Erwin Nijhoff, twintig pas, woonachtig bij zijn ouders op een boerderij in het landelijke Hessum, provincie Overijssel, heeft het allemaal: het uiterlijk, de bezieling en, niet in de laatste plaats, het talent. Bewijzen? Na zijn verschijnen als knuffelgast van Margreet Dolman in de tv-show Haenen Voor De Nacht hingen de platenmaatschappijen aan de telefoon, maar te laat, zijn groep The Prodigal Sons had al getekend. De single You Still Think, overigens niets minder dan een klassieker in de dop, werd direct opgepikt door Radio 3. Het debuutalbum Wine Of Life, gevuld met eigentijdse southern rock van Amerikaans gehalte, staat momenteel hoog genoteerd in de elitaire Moordlijst. En de verkoop, die ligt boven ieders verwachting. Verder aan optredens geen gebrek, nooit gehad ook trouwens, want de afgelopen twee jaar hebben ze elk weekend wel ergens in Nederland gespeeld.

Al met al genoeg redenen voor hem om zijn studie, “een sociale opleiding, die helemaal niet opschoot”, af te breken. “Wat mij eraan herinnert dat ik nou toch echt eens naar die mentor van mij toe moet om hem te laten weten dat ik ermee kap.” Zijn ouders zeggen zijn besluit te begrijpen, maar niet nadat hij ze omstandig had uitgelegd: “Ik wil er nú voor gaan, want straks als ik dertig ben, blijk ik misschien te oud. Lukt het niet, dan heb ik pech gehad. Aan de schop staan, kan altijd nog.”

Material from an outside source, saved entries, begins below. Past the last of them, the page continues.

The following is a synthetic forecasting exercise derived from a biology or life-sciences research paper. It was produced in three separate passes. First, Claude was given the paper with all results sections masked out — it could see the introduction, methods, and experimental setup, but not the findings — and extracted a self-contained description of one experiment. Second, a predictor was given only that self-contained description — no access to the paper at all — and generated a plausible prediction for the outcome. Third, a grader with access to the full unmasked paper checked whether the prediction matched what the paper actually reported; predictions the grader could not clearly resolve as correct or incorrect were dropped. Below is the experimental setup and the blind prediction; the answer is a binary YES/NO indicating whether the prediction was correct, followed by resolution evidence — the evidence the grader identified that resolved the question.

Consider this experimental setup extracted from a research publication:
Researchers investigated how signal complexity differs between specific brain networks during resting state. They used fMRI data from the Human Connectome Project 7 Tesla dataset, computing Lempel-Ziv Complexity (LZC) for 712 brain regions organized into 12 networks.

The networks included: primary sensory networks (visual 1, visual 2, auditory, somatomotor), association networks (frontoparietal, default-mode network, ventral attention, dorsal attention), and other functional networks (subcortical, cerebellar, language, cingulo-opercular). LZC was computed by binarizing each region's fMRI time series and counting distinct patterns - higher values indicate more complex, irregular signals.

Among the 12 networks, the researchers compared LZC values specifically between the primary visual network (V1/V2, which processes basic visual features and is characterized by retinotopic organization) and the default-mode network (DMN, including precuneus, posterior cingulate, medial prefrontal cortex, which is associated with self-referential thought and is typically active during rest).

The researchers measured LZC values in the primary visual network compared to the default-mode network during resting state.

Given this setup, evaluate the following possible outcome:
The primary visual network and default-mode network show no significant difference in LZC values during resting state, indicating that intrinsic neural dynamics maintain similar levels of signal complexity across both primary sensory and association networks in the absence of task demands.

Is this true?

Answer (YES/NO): NO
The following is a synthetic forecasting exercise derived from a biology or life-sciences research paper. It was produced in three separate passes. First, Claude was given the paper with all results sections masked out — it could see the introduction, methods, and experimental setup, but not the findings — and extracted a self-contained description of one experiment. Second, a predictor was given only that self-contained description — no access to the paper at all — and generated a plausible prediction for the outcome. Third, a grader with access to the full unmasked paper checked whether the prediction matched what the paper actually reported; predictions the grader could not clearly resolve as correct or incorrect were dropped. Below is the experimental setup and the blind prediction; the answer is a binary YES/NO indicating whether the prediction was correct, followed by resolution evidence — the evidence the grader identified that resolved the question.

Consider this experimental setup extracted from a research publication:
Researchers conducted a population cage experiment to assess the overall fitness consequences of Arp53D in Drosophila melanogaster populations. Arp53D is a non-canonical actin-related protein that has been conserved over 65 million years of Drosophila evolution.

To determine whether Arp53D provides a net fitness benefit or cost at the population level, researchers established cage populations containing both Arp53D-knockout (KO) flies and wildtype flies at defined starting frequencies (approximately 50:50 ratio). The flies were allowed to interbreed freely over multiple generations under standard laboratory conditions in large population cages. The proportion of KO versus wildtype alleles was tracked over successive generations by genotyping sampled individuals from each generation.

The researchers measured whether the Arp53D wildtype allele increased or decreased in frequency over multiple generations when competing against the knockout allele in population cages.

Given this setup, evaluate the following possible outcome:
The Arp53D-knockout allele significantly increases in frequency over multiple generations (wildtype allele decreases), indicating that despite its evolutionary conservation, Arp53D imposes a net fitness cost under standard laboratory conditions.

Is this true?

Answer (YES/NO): NO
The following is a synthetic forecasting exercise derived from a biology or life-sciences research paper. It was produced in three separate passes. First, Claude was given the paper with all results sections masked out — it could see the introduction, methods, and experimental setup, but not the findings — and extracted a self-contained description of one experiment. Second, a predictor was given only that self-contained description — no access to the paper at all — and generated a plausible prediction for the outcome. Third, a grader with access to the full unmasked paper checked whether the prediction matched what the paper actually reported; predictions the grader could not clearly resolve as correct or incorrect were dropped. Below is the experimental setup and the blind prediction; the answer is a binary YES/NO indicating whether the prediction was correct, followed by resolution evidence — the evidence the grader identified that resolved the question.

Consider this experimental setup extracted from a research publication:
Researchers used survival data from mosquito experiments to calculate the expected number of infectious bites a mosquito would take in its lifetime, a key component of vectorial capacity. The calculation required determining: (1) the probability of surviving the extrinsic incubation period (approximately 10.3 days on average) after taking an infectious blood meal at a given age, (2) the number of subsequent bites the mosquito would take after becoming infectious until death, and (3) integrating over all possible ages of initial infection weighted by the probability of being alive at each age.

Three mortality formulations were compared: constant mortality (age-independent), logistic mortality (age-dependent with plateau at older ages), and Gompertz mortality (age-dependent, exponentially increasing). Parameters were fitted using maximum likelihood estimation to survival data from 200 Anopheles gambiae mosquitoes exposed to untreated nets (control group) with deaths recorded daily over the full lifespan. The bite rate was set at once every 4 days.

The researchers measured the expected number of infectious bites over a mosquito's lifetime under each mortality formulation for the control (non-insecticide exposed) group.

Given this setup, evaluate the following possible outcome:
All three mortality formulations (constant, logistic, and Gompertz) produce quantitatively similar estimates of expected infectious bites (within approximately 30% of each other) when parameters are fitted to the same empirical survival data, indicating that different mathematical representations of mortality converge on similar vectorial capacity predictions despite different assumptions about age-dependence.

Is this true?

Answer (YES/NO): NO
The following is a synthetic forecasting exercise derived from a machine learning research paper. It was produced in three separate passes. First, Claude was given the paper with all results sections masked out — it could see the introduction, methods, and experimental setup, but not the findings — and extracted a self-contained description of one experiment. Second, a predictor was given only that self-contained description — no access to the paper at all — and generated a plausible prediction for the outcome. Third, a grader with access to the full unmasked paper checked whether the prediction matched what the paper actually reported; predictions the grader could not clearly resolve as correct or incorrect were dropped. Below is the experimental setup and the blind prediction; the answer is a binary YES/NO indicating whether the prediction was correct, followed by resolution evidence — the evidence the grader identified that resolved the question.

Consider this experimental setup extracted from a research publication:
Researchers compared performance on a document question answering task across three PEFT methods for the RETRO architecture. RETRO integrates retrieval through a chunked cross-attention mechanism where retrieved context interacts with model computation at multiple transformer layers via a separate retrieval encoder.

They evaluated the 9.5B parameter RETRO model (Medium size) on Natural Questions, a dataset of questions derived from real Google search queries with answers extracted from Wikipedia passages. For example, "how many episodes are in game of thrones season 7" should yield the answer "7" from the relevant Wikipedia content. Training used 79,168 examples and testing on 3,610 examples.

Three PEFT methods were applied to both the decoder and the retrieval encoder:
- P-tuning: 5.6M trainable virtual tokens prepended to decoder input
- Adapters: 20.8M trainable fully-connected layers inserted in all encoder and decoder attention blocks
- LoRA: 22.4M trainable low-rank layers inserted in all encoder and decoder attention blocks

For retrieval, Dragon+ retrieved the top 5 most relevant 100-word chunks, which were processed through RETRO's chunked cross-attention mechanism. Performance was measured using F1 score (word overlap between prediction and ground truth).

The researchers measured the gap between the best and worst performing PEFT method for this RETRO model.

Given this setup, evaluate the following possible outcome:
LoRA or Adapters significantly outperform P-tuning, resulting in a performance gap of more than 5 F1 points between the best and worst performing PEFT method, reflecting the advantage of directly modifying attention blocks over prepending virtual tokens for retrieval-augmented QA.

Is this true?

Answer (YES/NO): YES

Hij groeide op met de muziek uit de platencollect ie van zijn vader. Eerst Elvis Presley, Buddy Holly en andere rock ‘’n’ roll, vervolgens The Rolling Stones, Small Faces, The Kinks en dat soort werk. Het waren de liedjes van die Britse beatgroepen die hij zo vanaf zijn veertiende probeerde na te spelen, hetgeen hem lang niet slecht afging. “Met uitzondering van The Beatles dan, want dat lukt niet zo best als je maar drie akkoorden kent. Hun nummers heb ik uit een boek moeten leren.” Naderhand ontdekte hij zelf onder meer Led Zeppelin, AC/DC en, zeer recentelijk, Lynyrd Skynyrd. Geloof het of niet, maar toen pas kwam hij er achter dat zijn eigen muziek in het verlengde ligt van de southern rock. Hoe hij dat verklaart? Bloedserieus: “Waarschijnlijk hebben die mensen net als ik vroeger veel naar Elvis geluisterd.”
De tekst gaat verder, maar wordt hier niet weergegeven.